==== Okuma parçası ====

Yaklaşık 1000 yıla yakın bir süre kilise olarak hizmet veren yapı İstanbul'un fethinden sonra 1504'te II. Bayezid devrinde Kapu Ağası Hüseyin Ağa tarafından camiye çevrilmiştir.
Mimari Tanım
Yapı başkent Konstantinopol'da merkezi planlı, birinci dönem Bizans kiliselerinin tipik örneklerindendir. Düzgün olmayan dikdörtgen planlı kilisenin batısında narthex kısmı, doğusunda da yarım altıgen biçimindeki apsis kısmı yer alır. Düzgün olmayan dikdörtgenin içine yerleştirilmiş olan sekizgen planlı orta mekan, köşelerinde exedra denilen yarım daire biçimli nişlerle genişletilmiştir. Bu orta mekanın köşelerine çokgen biçimli ayaklar ile apsis hariç bunların arasına ikişer sütun yerleştirilerek orta mekan ile apsis arasında bir mekan bütünlüğü sağlanmıştır. Bu plan şeması bakımından yapı; Ravenna - St. Vitale, Aachen - Aix Le Chapella ve Basra - Bacchus kiliseleri ile benzer özelliklere sahip olmasına rağmen üçüncü boyutta tamamen farklıdır.

==== Veri kümesi kesiti ====

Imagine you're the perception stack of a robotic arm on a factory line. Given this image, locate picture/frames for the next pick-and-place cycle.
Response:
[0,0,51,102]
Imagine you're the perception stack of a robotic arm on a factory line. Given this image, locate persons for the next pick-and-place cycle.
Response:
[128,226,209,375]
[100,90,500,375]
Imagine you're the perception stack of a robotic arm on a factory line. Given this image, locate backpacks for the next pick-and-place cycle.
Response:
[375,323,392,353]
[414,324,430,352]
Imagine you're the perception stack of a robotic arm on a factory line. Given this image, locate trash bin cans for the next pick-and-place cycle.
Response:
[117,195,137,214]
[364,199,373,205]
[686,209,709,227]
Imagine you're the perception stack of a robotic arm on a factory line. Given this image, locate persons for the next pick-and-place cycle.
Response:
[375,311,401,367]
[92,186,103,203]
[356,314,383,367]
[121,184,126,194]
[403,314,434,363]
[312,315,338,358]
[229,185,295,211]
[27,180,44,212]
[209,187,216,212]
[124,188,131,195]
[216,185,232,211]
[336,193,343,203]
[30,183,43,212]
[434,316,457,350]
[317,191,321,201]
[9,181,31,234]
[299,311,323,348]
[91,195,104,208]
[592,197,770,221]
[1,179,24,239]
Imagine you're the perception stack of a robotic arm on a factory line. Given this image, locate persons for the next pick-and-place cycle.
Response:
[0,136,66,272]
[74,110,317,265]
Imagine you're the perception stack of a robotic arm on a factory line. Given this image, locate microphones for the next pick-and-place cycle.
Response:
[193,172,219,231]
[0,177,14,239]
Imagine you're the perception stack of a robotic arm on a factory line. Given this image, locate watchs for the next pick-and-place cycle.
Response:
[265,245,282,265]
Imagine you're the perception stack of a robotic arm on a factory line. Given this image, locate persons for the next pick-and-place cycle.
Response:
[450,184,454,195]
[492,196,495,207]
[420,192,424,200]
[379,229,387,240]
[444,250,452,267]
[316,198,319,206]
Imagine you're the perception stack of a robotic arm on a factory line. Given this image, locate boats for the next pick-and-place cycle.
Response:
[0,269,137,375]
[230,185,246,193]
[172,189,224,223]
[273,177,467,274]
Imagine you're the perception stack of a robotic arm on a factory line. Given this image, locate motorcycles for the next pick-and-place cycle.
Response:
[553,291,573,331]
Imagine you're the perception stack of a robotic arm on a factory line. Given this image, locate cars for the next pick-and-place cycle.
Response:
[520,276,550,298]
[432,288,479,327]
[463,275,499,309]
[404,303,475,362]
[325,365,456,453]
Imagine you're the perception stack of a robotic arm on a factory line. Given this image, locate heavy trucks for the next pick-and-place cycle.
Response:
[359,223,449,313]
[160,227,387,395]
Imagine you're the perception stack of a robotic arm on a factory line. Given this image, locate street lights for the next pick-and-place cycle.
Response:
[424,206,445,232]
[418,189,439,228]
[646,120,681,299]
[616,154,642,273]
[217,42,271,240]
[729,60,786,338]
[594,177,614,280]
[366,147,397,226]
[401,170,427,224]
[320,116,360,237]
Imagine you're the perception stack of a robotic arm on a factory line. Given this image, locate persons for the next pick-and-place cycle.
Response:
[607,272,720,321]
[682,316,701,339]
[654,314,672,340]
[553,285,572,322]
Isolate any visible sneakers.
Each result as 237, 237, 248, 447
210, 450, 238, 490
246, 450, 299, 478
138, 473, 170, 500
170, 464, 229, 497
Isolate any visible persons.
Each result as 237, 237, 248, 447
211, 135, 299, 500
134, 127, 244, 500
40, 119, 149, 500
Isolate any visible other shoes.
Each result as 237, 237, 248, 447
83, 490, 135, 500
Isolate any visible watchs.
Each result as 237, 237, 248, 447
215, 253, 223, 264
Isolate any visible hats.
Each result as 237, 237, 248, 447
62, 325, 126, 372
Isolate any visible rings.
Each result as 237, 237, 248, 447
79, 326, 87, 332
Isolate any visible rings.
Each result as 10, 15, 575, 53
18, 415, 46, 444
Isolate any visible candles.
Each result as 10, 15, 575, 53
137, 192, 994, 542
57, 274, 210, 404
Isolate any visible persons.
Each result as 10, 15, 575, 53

====

* _İstenenler_
**A)** Okuma parçasına göre yapı hangi yılda camiye çevrilmiştir?
**B)** Sınırlayıcı kutu satırlarında "cars for the next pick-and-place cycle." ifadesini içeren satırdan başlayıp bu satırların sonuna kadar uzanan bölümü birebir yeniden yazın. Başlangıç satırı da bölüme dahildir.

* _Yanıtlanan görevler_
**A)** Yapı 1504'te camiye çevrilmiştir.

**B)**
Imagine you're the perception stack of a robotic arm on a factory line. Given this image, locate cars for the next pick-and-place cycle.
Response:
[520,276,550,298]
[432,288,479,327]
[463,275,499,309]
[404,303,475,362]
[325,365,456,453]
Imagine you're the perception stack of a robotic arm on a factory line. Given this image, locate heavy trucks for the next pick-and-place cycle.
Response:
[359,223,449,313]
[160,227,387,395]
Imagine you're the perception stack of a robotic arm on a factory line. Given this image, locate street lights for the next pick-and-place cycle.
Response:
[424,206,445,232]
[418,189,439,228]
[646,120,681,299]
[616,154,642,273]
[217,42,271,240]
[729,60,786,338]
[594,177,614,280]
[366,147,397,226]
[401,170,427,224]
[320,116,360,237]
Imagine you're the perception stack of a robotic arm on a factory line. Given this image, locate persons for the next pick-and-place cycle.
Response:
[607,272,720,321]
[682,316,701,339]
[654,314,672,340]
[553,285,572,322]
Isolate any visible sneakers.
Each result as 237, 237, 248, 447
210, 450, 238, 490
246, 450, 299, 478
138, 473, 170, 500
170, 464, 229, 497
Isolate any visible persons.
Each result as 237, 237, 248, 447
211, 135, 299, 500
134, 127, 244, 500
40, 119, 149, 500
Isolate any visible other shoes.
Each result as 237, 237, 248, 447
83, 490, 135, 500
Isolate any visible watchs.
Each result as 237, 237, 248, 447
215, 253, 223, 264
Isolate any visible hats.
Each result as 237, 237, 248, 447
62, 325, 126, 372
Isolate any visible rings.
Each result as 237, 237, 248, 447
79, 326, 87, 332
Isolate any visible rings.
Each result as 10, 15, 575, 53
18, 415, 46, 444
Isolate any visible candles.
Each result as 10, 15, 575, 53
137, 192, 994, 542
57, 274, 210, 404
Isolate any visible persons.
Each result as 10, 15, 575, 53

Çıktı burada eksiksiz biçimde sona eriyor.